What a difference a day made.

With his New York Rangers worn down after losing Games 5 and 6 of the 1994 Finals to Vancouver, General Manager Neil Smith was glad that the schedule called for an extra day of rest before Game 7 at Madison Square Garden. As eager as he was to see the team he had built end hockey's longest championship drought, Smith was content to wait an extra day.

"Having two days of rest saved us," said Smith, then the Rangers' GM and now an NHL Network analyst and consultant for the Anaheim Ducks. "We were an older team and a lot of our guys had injuries.
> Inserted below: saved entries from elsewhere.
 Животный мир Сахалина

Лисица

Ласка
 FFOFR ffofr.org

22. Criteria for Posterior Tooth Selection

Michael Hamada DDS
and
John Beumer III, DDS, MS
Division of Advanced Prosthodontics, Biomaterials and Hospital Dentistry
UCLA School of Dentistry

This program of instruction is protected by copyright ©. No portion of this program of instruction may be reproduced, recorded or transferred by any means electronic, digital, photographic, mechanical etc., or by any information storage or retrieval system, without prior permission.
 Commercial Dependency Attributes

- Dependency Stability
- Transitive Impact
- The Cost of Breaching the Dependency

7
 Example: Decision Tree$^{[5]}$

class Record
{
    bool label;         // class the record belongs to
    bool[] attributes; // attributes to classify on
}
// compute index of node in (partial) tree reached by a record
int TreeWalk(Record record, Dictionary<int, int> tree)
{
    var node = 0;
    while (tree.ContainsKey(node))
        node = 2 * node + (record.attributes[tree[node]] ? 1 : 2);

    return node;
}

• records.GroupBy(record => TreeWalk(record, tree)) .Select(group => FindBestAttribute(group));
The extra day off really helped."

So did having the deciding game at Madison Square Garden, where a roaring sellout crowd was eager for its first taste of champagne from the Cup since 1940.
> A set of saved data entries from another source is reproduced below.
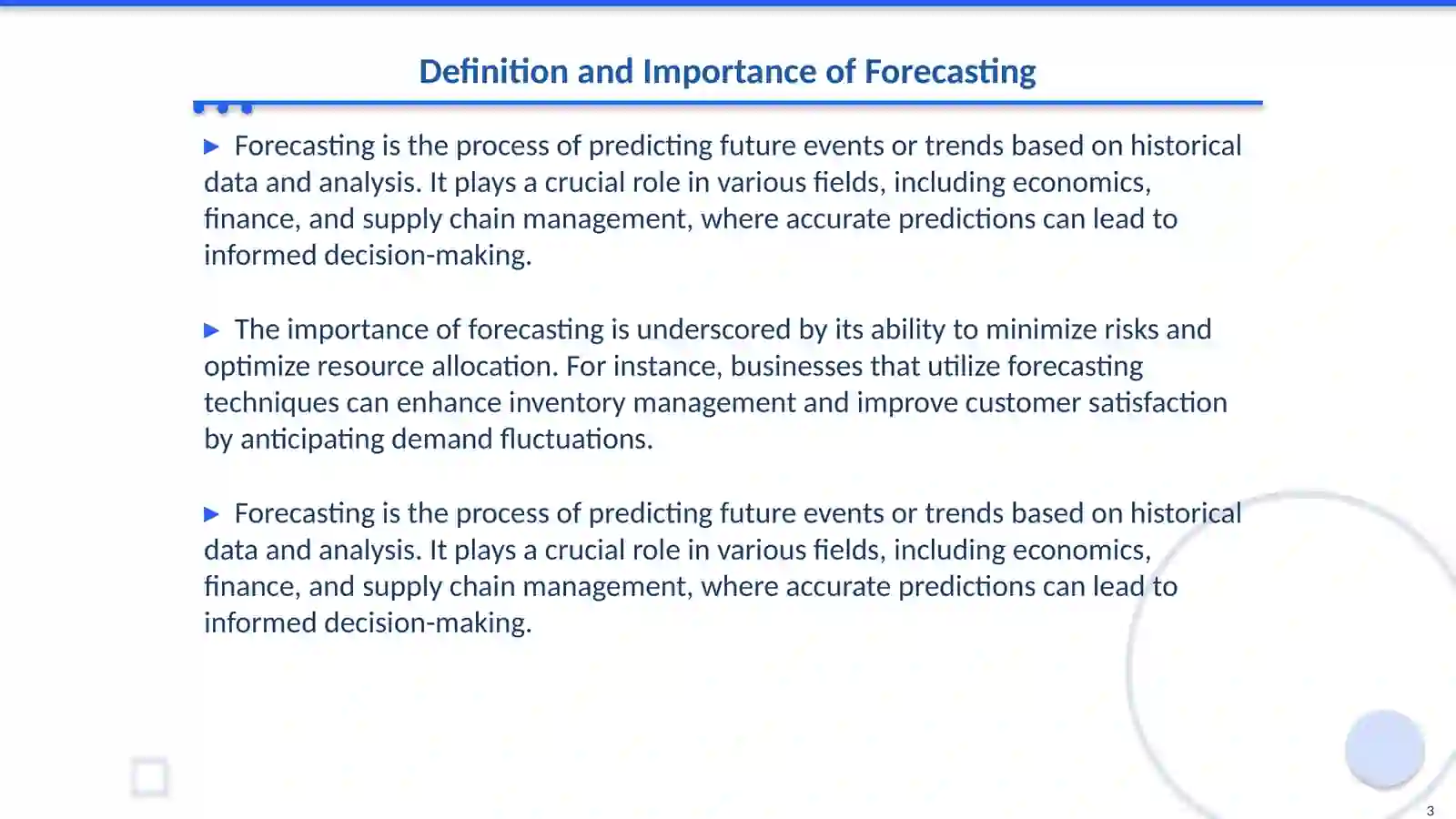 Definition and Importance of Forecasting

▶ Forecasting is the process of predicting future events or trends based on historical data and analysis. It plays a crucial role in various fields, including economics, finance, and supply chain management, where accurate predictions can lead to informed decision-making.

▶ The importance of forecasting is underscored by its ability to minimize risks and optimize resource allocation. For instance, businesses that utilize forecasting techniques can enhance inventory management and improve customer satisfaction by anticipating demand fluctuations.

▶ Forecasting is the process of predicting future events or trends based on historical data and analysis. It plays a crucial role in various fields, including economics, finance, and supply chain management, where accurate predictions can lead to informed decision-making.

3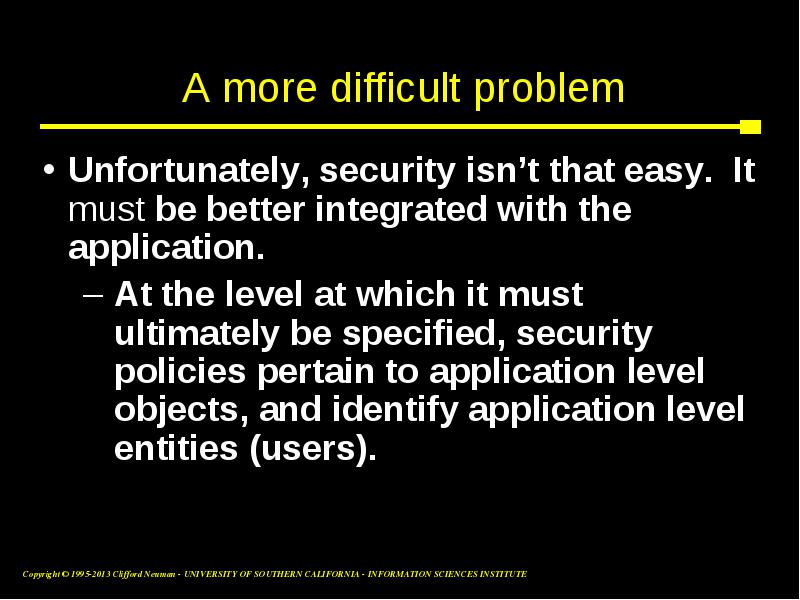 A more difficult problem

• Unfortunately, security isn't that easy. It must be better integrated with the application.

– At the level at which it must ultimately be specified, security policies pertain to application level objects, and identify application level entities (users).

Copyright © 1995-2013 Clifford Neuman - UNIVERSITY OF SOUTHERN CALIFORNIA - INFORMATION SCIENCES INSTITUTE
"Playing before that home crowd was huge," Smith says. "We didn't want to be known as a team that blew a 3-1 lead in the Finals."

Not that Smith wasn't nervous after seeing his team win three of the first four games, then miss a chance to win the Cup at home in Game 5 and get beaten badly in Game 6 at Vancouver. "I don't think I slept at all the night before," he said.

But the Rangers, who hosted Game 7 after finishing with the NHL's best regular-season record for the second time in three seasons, were anything but nervous. Riding on the roar of the crowd, they dominated the first period and got goals from Brian Leetch and Adam Graves to leave the ice with a 2-0 lead. Trevor Linden's shorthanded goal early in the second cut the margin to 2-1, but Mark Messier jammed in a rebound late in the period to restore the two-goal edge with 20 minutes to play.

But breaking a 54-year Cup drought isn't easy, and the Canucks made everyone nervous when Linden scored again with 15:10 to play. Now it was a one-goal game — and for Smith, the seconds turned into minutes. Linden's second goal "numbed the building," he says. "Just when we thought we had it — we found out that it's never over until it's over."

The Canucks spent most of the last 10 minutes in the Rangers' zone, but Mike Richter stopped everything in sight — at one point getting some help from the goal post when a potential game-tying shot caught the iron.

Even the fates appeared to torture the Rangers. With the final seconds winding down, Steve Larmer finally dumped the puck out of the zone, but the play was whistled back on an icing call with 1.8 seconds remaining.

But by then, even Smith was starting to relax.

"As paranoid as I can get," he remembered, "I knew that they weren't going to score with that little time on the clock." Craig MacTavish won the last draw and the longest championship drought in NHL history was over.

"Carrying the Cup was surreal," said Smith, who came to New York in 1989 and built the Rangers into a championship team in five years. "It was higher than any high. When I came to New York in 1989, there was such doubt that anyone could ever build a Cup winner in New York."

To Smith, who had never been an NHL general manager before taking the Rangers' job, building a championship team in New York was especially sweet.

"To have done it in New York, a place I never thought would win before I got there, was extremely satisfying — one of the most rewarding feelings of my life," Smith said "To have done it for the fans — there were people there actually crying. It was like the birth of a child. To have built that team and see the joy when we won the Cup was unbelievable."